Я шел, а надо мной голубело немыслимое пространство. С трудом сдерживал я желание поднять голову и плюнуть в самые яркие и подлые участки неба. Ибо радостью исходило оно все же совсем неуместною. Особенно это желание усилилось, когда я, подняв воротник, боком проскальзывал мимо огромных кристаллов воздуха на Дворцовой. Ангел с колонны погрозил мне ясным крестом.
«Тубо тебе!» – хотелось мне крикнуть ему в ответ. Но я испугался такой невыгодной для меня конфронтации и поспешил шмыгнуть дальше, туда, где было грязней и немного тише. Только что петая песенка замерла у меня на губах. «Как же дошли мы до жизни такой? – горестно думал я. – Кто виноват?»
– Ты! – ответило мне воспоминание. – Ты, и больше никто. Почему ты отказался оформлять Планетарий в День астронома? Работа интересная и небезвыгодная. И матушку бы утешил…
– Нет никакого Дня астронома! – горестно молвил я. – Что ты мне лапшу на уши вешаешь! Да и не люблю я звезд… День гастронома – вот это другое дело.
– То-то и оно-то, – ехидно ответил я сам себе. – Что до гастронома, так здесь ты первый!
– И потом, – ответил я, не слушая, – наш семейный конфликт носил чисто духовный характер. Не надо мешать сюда грубую прозу.
– Ну-ну, – примирительно отвечал мне внутренний голос. – Ежели ты такой недотепа, думай как хочешь. Зачем же тогда задаешь риторические вопросы?
Полный внутренних прений, я брел, не замечая окружающего. Незаметно дошел я до Невского и пересек его, чуть не попав под блестящую импортную машину, что, впрочем, не нарушило моих тягостных размышлений. Долго тянулся этот ненужный и бессмысленный диалог, пока я не обнаружил себя в закусочной, там же, на углу Невского, стоящим в очереди за котлетами без гарнира, которыми здесь торговали. Когда-то, работая неподалеку, я частенько сюда заглядывал, так что и сейчас, по-видимому, забрел чисто автоматически. Я порылся в кармане и нащупал там горстку мелочи. «Что ж, совершить задуманное можно, в конце концов, и на сытый желудок!»

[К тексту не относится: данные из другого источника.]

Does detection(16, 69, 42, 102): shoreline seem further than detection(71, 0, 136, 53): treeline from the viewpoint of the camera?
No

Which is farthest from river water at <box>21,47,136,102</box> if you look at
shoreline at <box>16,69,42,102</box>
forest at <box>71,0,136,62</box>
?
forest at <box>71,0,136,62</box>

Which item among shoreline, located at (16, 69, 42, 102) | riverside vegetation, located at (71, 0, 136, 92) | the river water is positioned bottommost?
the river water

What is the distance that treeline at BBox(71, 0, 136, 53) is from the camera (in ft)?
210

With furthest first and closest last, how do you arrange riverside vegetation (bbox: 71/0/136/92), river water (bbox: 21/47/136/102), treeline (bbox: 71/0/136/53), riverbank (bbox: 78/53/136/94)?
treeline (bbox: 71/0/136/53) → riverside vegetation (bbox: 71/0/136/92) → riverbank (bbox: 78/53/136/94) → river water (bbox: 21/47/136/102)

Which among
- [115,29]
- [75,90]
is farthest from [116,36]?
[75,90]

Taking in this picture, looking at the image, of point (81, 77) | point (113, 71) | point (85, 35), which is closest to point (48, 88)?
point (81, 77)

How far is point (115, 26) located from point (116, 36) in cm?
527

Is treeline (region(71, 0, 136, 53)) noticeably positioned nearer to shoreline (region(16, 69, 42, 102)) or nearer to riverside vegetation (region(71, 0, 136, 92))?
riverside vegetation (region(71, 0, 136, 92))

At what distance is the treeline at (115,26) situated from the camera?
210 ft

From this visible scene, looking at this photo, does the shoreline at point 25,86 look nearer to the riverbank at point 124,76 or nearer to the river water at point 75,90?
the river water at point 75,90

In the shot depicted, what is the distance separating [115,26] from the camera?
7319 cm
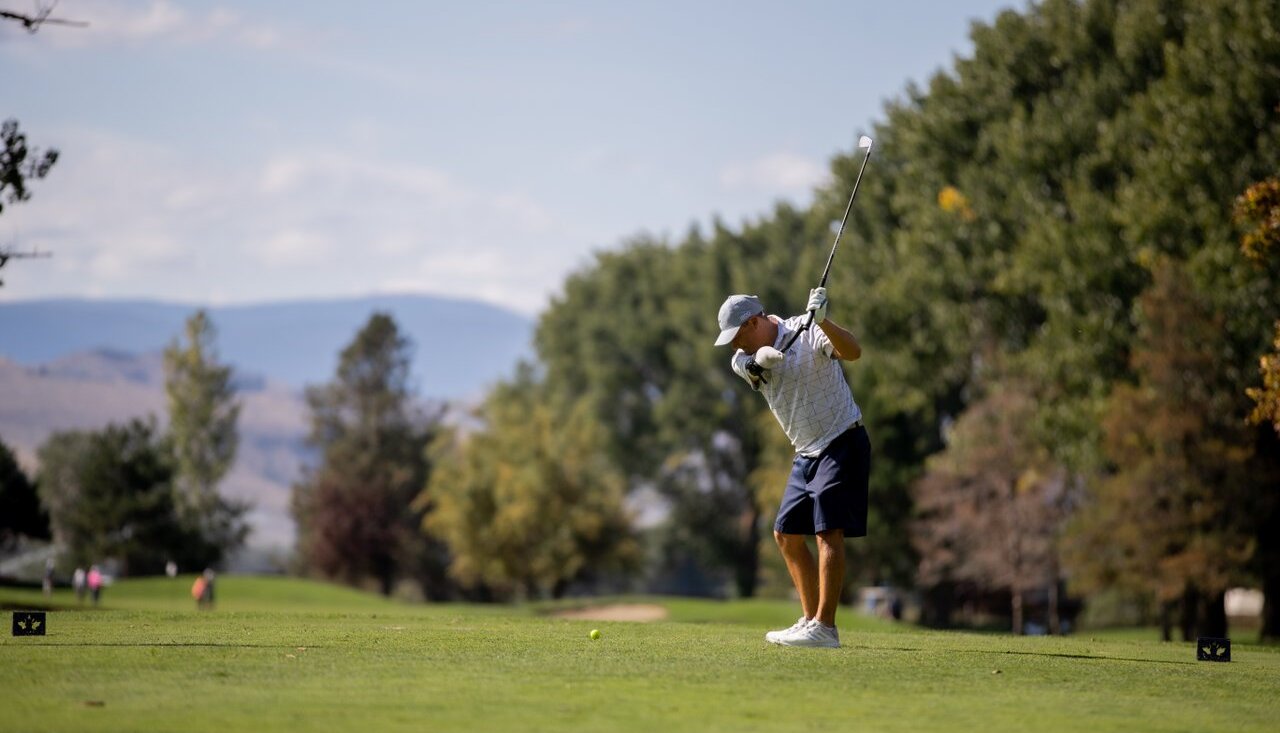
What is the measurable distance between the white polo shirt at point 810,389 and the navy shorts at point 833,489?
12 cm

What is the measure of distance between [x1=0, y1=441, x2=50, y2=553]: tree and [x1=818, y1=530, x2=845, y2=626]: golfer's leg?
5923 cm

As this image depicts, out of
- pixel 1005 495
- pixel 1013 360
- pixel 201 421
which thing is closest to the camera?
pixel 1013 360

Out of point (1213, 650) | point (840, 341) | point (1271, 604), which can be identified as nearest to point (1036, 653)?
point (1213, 650)

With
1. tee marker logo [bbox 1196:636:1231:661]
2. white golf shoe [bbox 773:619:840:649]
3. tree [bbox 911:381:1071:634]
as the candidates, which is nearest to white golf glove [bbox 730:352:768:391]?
white golf shoe [bbox 773:619:840:649]

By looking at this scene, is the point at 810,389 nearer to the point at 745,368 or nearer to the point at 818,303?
the point at 745,368

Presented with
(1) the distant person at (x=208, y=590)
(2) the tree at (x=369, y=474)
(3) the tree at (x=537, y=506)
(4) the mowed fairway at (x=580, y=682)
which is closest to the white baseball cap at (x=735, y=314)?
(4) the mowed fairway at (x=580, y=682)

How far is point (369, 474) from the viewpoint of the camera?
341ft

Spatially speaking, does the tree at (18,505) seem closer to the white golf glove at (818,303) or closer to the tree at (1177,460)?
the tree at (1177,460)

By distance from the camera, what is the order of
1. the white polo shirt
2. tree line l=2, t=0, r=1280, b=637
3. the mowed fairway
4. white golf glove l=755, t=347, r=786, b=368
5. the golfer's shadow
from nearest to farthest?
the mowed fairway → the golfer's shadow → white golf glove l=755, t=347, r=786, b=368 → the white polo shirt → tree line l=2, t=0, r=1280, b=637

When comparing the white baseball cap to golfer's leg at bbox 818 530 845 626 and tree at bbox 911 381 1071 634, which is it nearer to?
golfer's leg at bbox 818 530 845 626

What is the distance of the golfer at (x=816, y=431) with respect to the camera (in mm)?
13062

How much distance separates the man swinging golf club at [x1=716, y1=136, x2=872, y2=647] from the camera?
514 inches

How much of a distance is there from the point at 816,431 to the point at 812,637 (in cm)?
168

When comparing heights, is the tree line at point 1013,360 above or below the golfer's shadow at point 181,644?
above
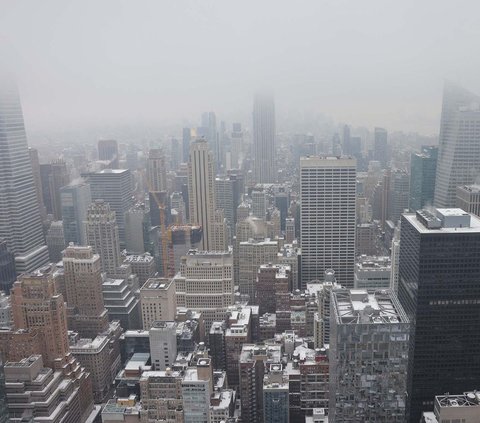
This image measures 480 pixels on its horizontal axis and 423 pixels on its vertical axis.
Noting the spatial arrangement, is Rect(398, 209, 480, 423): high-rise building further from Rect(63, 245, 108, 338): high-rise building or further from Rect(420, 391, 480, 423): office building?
Rect(63, 245, 108, 338): high-rise building

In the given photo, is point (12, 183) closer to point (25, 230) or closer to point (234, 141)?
point (25, 230)

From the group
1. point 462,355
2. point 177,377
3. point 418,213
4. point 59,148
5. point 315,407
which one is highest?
point 59,148

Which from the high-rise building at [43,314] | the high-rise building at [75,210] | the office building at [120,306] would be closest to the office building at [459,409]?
the high-rise building at [43,314]

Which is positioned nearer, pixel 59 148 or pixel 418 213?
pixel 418 213

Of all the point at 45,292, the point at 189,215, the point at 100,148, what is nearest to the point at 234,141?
the point at 189,215

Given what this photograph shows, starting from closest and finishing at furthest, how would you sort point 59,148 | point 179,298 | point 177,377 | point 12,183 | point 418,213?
point 418,213, point 177,377, point 59,148, point 179,298, point 12,183

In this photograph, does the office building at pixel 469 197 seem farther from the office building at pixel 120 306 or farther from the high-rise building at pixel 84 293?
the high-rise building at pixel 84 293

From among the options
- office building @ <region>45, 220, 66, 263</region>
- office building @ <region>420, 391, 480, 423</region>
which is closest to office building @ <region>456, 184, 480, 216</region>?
office building @ <region>420, 391, 480, 423</region>
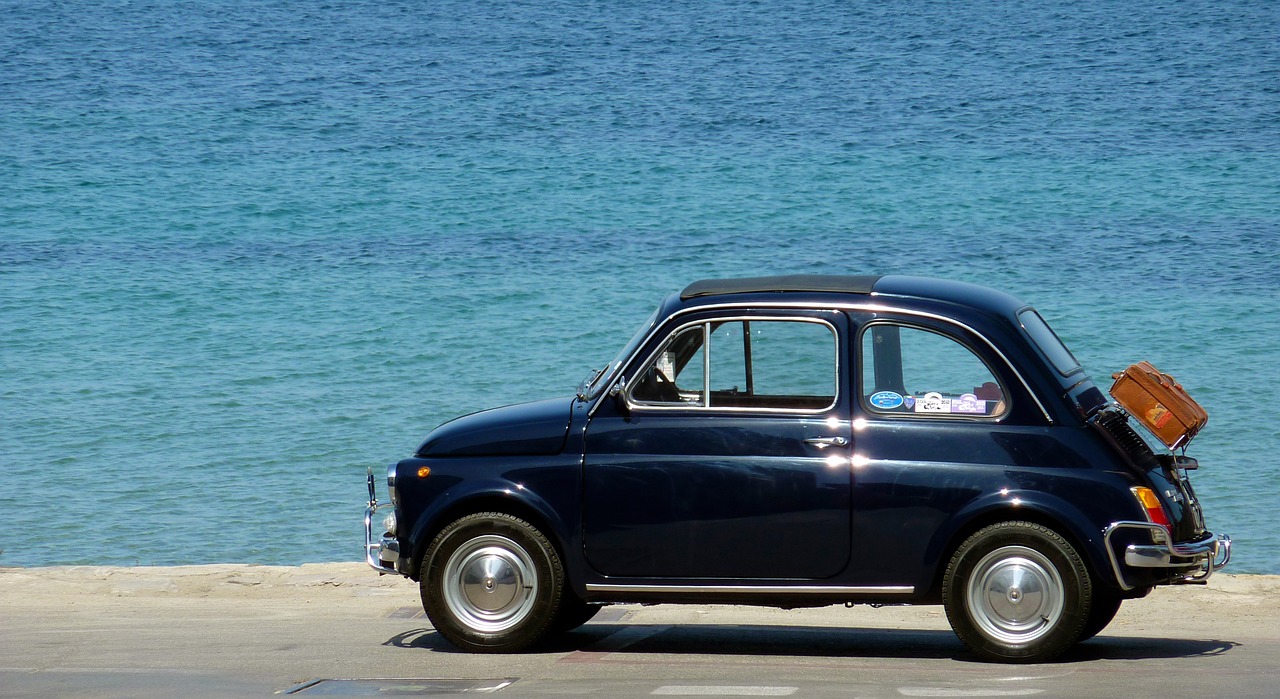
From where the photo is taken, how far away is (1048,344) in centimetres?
734

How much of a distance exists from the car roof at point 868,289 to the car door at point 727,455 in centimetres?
13

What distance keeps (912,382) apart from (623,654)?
1.90 metres

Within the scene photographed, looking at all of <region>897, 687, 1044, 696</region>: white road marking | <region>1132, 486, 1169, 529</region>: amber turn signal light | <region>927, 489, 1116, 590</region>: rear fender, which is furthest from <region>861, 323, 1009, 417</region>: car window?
<region>897, 687, 1044, 696</region>: white road marking

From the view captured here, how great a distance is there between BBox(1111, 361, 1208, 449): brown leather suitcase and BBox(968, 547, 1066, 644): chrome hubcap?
803 millimetres

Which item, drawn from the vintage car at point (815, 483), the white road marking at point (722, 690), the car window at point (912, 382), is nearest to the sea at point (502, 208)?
the vintage car at point (815, 483)

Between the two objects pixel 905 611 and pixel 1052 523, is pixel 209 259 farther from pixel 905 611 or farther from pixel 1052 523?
pixel 1052 523

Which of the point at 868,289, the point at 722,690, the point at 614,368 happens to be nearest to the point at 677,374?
the point at 614,368

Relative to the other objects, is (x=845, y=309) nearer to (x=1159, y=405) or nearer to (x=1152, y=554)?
(x=1159, y=405)

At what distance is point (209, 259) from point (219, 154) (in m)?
10.1

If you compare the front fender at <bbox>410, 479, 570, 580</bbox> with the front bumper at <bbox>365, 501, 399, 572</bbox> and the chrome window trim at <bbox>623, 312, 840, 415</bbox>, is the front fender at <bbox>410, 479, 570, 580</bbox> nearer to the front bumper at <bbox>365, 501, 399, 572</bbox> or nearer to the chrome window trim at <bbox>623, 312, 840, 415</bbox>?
the front bumper at <bbox>365, 501, 399, 572</bbox>

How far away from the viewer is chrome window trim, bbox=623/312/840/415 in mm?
7164

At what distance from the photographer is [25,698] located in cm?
652

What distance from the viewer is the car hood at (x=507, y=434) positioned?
734 centimetres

Примостив тарелку с котлетами на мраморный столик у окна, я машинально ковырял их плоской алюминиевой вилкой, у которой недоставало одного из средних зубцов. Вспоминал последний – ненужный и горький – разговор с матушкою, уехавшею надолго и далеко. Вспомнил и Зину – глупую девочку, сарафанная мудрость которой спасовала перед моим сомнительным статусом непризнанного деятеля искусств. Постепенно я ощутил на своем лице чей-то твердый и неодобрительный взгляд. Поднял глаза и уставился прямо в лицо ханыги с подбитым глазом, который, напрягши крутые небритые скулы, глядел на меня неотрывно и мужественно.
– Ну что, пить будем или вола вертеть? – спросил он меня вызывающе.
– Простите? – не понял я.
– Пьем или весла сушим?
– Ну, вы как знаете, а я-то тут при чем?
– Слушай, кент! – сказал мне ханыга. – Ты из себя интеля не строй. Погляди в зеркало – у тебя же бодун третьей степени! Жалко смотреть на тебя. Да ты не мудри, я не собираюсь тебя колоть. Видишь пузырь?
У Машки взял, в Генерале! Давай по стакану! А ты со мной котлетой поделишься…
– Хорошо… – сказал я с сомнением. – Только учти – я на мели!
– Знаю, кент, не утомляй. Заметано.
Он разлил по стаканам какую-то гуталинного цвета жидкость, и я, чокнувшись с неожиданным собутыльником и преодолев отвращение, выпил. На вкус оказалось – молдавский «розовый». Не сразу улегся он на дне моего желудка. Поерзал, поездил, как хоккейный вратарь перед матчем, и замер в исходной позиции. Вскоре легкий приятный хмель окутал мою забубённую голову.
– Ну, спасибо, опохмелил! – ласково сказал я своему неожиданному знакомцу. – Как тебя звать?
– Кеша! – Он протянул твердую мозолистую ладонь.
– И меня почти так же. Только Никеша. Честно, не вру.
– Да я вижу, ты не из таких. Художник?
– Да около этого. А как ты догадался? Вроде на мне ни бороды, ни берета…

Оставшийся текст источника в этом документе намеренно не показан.